**Text passage**
Model 204
PRESENT or NOT PRESENT Using the Ordered Index, Part I: Ordered Character fields
By James Damon
Is a Field There or Not?
There are many reasons why a DBA, application programmer, or end-user may need to know whether a field is present or absent in a set of records. Fields most often go missing during file loads or file reorganizations due to errors in the data being loaded or errors in the logic of the load program itself. Problems can also occur during the course of normal file updates, if the logic necessary to prevent missing fields is not included in all updating programs. When missing data is detected, the full extent of the problem needs to be known: how many and exactly which records are missing the data, or how many records are correct.
Sometimes missing data is not an error condition, but is expected, and you might want a report of records with (or without) a missing field. For example, not all families have young children. Thus, the CHILD field might be missing in some records in a FAMILIES database.
Comparing Ways of Finding Missing Fields
As most User Language programmers know the IS [NOT] PRESENT syntax in a FIND statement or IF clause provides a powerful, yet simple and easy way to detect whether a field is present or absent in a set of records. For example, the following FIND statement can answer the question: Which records and how many are missing the field RECTYPE?
ALL: FIND AND PRINT COUNT RECTYPE IS NOT PRESENT
However, such a statement can be expensive in a large file, since it entails a direct record search of every record. In other words, every Table B record must be examined and scanned from beginning to end looking for an occurrence of the field RECTYPE.
In my small, nearly one-million record file, DSNLIST3, the elapsed time, I/O, and CPU costs were high when using the IS NOT PRESENT syntax compared to using a wildcard and ORDERED CHARACTER search against the Ordered Index.

**Listing**
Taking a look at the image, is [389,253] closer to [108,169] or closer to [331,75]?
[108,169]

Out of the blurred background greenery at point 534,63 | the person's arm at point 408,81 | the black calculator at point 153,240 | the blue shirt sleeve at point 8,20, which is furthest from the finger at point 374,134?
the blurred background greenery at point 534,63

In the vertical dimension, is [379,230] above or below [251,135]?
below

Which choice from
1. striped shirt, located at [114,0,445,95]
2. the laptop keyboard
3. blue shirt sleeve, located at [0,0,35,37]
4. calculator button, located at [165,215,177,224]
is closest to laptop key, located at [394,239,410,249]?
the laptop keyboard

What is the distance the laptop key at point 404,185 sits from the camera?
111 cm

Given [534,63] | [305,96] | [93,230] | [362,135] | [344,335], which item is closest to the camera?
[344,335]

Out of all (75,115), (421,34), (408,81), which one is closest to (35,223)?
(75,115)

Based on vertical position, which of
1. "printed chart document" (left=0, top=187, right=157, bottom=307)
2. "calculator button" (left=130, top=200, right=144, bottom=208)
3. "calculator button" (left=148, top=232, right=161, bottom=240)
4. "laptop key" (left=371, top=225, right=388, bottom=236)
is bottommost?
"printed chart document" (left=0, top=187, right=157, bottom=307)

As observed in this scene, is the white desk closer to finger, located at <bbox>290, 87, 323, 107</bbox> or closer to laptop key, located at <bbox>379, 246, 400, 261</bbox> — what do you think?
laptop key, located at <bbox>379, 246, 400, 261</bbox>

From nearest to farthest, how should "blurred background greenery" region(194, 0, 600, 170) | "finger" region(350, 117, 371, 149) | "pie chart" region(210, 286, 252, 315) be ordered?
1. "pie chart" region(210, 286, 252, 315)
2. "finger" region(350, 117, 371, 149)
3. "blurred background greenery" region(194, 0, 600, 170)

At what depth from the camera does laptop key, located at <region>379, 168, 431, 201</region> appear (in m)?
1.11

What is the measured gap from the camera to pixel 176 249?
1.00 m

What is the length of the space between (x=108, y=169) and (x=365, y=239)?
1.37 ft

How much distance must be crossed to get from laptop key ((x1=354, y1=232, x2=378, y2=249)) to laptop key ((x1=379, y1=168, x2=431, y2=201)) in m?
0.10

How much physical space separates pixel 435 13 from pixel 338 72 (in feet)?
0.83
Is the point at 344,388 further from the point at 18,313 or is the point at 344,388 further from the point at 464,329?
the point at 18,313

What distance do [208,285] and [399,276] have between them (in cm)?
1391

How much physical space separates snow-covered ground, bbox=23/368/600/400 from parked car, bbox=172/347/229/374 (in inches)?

**Instructions to follow**
List every kind of cost that the article on finding missing fields reports as high when using the IS NOT PRESENT syntax.

**Problem solution**
Elapsed time, I/O, and CPU.